There should be a specification of the kind of criteria that an explanation should satisfy. This follows from the fact that it is not obvious what these criteria might be - presumably the system should have certain kinds of effects or causal powers…but what are these powers and how will we demonstrate that those causal powers, even if equal to the causal powers of consciousness, imply consciousness? Of course, the criteria may not yet be known and may be tied to the explanation.

It seems to me that that criterion (set) is going to have to be magic (in the sense of insight, a change of Gestalt…but not in the abracadabra sense)…or plain obvious (seen but not recognized…); Searle’s “consciousness is a feature of the brain” is a candidate but is not yet very helpful.

Roger Penrose, Kurt Gödel, and the Cytoskeletons[2]

The main ideas of Roger Penrose as presented in The Emperor’s New Mind, 1989 and Shadows of the Mind, 1994, are:

Minds are capable of non-computable (non-algorithmic) processes, therefore minds cannot even be simulated by computers or algorithms.

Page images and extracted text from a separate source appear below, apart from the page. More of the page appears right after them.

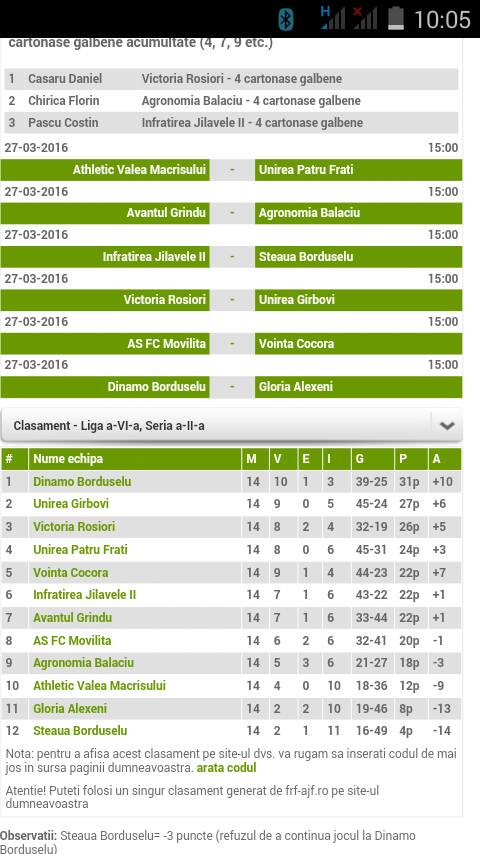 10:05

cartonase galbene acumulate (4, 7, 9 etc.)

| 1 | Casaru Daniel | Victoria Rosiori - 4 cartonase galbene |
|---|---|---|
| 2 | Chirica Florin | Agronomia Balaciu - 4 cartonase galbene |
| 3 | Pascu Costin | Infratirea Jilavele II - 4 cartonase galbene |

27-03-2016 15:00
Athletic Valea Macrisului - Unirea Patru Frati

27-03-2016 15:00
Avantul Grindu - Agronomia Balaciu

27-03-2016 15:00
Infratirea Jilavele II - Steaua Borduselu

27-03-2016 15:00
Victoria Rosiori - Unirea Girbovi

27-03-2016 15:00
AS FC Movilita - Vointa Cocora

27-03-2016 15:00
Dinamo Borduselu - Gloria Alexeni

Clasament - Liga a-VI-a, Seria a-II-a

| # | Nume echipa | M | V | E | I | G | P | A |
|---|---|---|---|---|---|---|---|---|
| 1 | Dinamo Borduselu | 14 | 10 | 1 | 3 | 39-25 | 31p | +10 |
| 2 | Unirea Girbovi | 14 | 9 | 0 | 5 | 45-24 | 27p | +6 |
| 3 | Victoria Rosiori | 14 | 8 | 2 | 4 | 32-19 | 26p | +5 |
| 4 | Unirea Patru Frati | 14 | 8 | 0 | 6 | 45-31 | 24p | +3 |
| 5 | Vointa Cocora | 14 | 9 | 1 | 4 | 44-23 | 22p | +7 |
| 6 | Infratirea Jilavele II | 14 | 7 | 1 | 6 | 43-22 | 22p | +1 |
| 7 | Avantul Grindu | 14 | 7 | 1 | 6 | 33-44 | 22p | +1 |
| 8 | AS FC Movilita | 14 | 6 | 2 | 6 | 32-41 | 20p | -1 |
| 9 | Agronomia Balaciu | 14 | 5 | 3 | 6 | 21-27 | 18p | -3 |
| 10 | Athletic Valea Macrisului | 14 | 4 | 0 | 10 | 18-36 | 12p | -9 |
| 11 | Gloria Alexeni | 14 | 2 | 2 | 10 | 19-46 | 8p | -13 |
| 12 | Steaua Borduselu | 14 | 2 | 1 | 11 | 16-49 | 4p | -14 |

Nota: pentru a afisa acest clasament pe site-ul dvs. va rugam sa inserati codul de mai jos in sursa paginii dumneavoastra. arata codul

Atentie! Puteti folosi un singur clasament generat de frf-ajf.ro pe site-ul dumneavoastra

Observatii: Steaua Borduselu= -3 puncte (refuzul de a continua jocul la Dinamo Borduselu)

The mathematical theories of classical and today’s quantum physics are computable and therefore the physical elements underlying minds and mental processes must include phenomena that will require description by some new and future non-computable physical theory.

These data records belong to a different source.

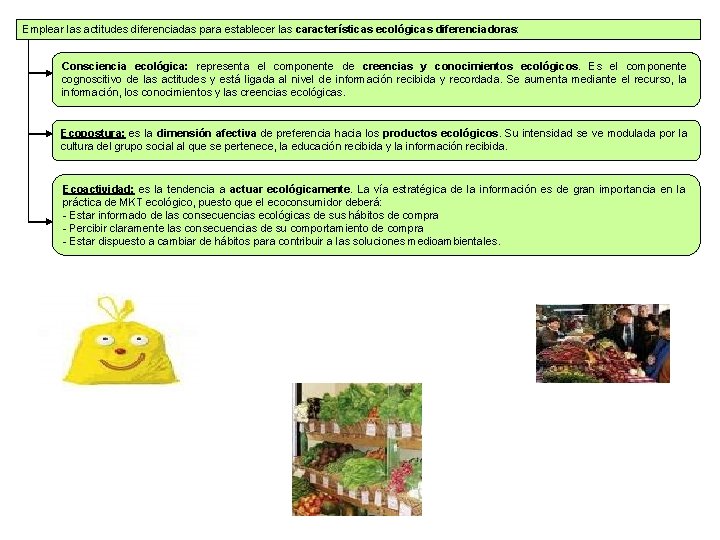 Emplear las actitudes diferenciadas para establecer las características ecológicas diferenciadoras:

Consciencia ecológica: representa el componente de creencias y conocimientos ecológicos. Es el componente cognoscitivo de las actitudes y está ligada al nivel de información recibida y recordada. Se aumenta mediante el recurso, la información, los conocimientos y las creencias ecológicas.

Ecopostura: es la dimensión afectiva de preferencia hacia los productos ecológicos. Su intensidad se ve modulada por la cultura del grupo social al que se pertenece, la educación recibida y la información recibida.

Ecoactividad: es la tendencia a actuar ecológicamente. La vía estratégica de la información es de gran importancia en la práctica de MKT ecológico, puesto que el ecoconsumidor deberá:
- Estar informado de las consecuencias ecológicas de sus hábitos de compra
- Percibir claramente las consecuencias de su comportamiento de compra
- Estar dispuesto a cambiar de hábitos para contribuir a las soluciones medioambientales.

Penrose extends the argument in (a) to quantum computers defined as machines that obey the rules of today’s quantum mechanics. The argument is that this class of quantum computers are equivalent to the class of classical computers that are enhanced by a randomizing element. Therefore quantum computers are also limited to computable operations. This is also the argument for the computability of quantum mechanics to date.

Penrose’s candidate for the new physics is quantum gravity.

Obviously, this discussion omits a wealth of detail and subtlety including some crucial issues such as how a neuron might deploy quantum behavior. The problem with the latter is the issue of the superposition of neuron computation given the disturbance of the environment by each neuron signal.

Briefly, the proposed and tentative resolution is “quantum coherence in microtubules.”

Searle’s responses:

“…from the fact that a certain type of computational simulation cannot be given of a process under one description it does not follow that another type of computational simulation cannot be given of the very same process under another description.” (p. 71).

And :”An intelligent version of Weak AI[3] should attempt to simulate actual cognitive processes. Now, one way to simulate cognitive processes is to simulate brain processes…” (p. 72) The point to Searle’s argument is that simulation of brain processes is not a simulation at the level of mathematical reasoning. Penrose’s argument, according to Searle, “shows that there cannot be a computational simulation at the level of mathematical reasoning.” Searle continues, “Fine, but it does not follow that there cannot be computational simulation of the very same sequence of events at the level of brain processes, and we know that must be such a level of brain processes because we know that any mathematical reasoning must be realized in the brain.” (p. 74).

“How is it even conceivable that his hypothetical quantum mechanics could cause conscious processes? What might the causal mechanisms be?” (p. 84).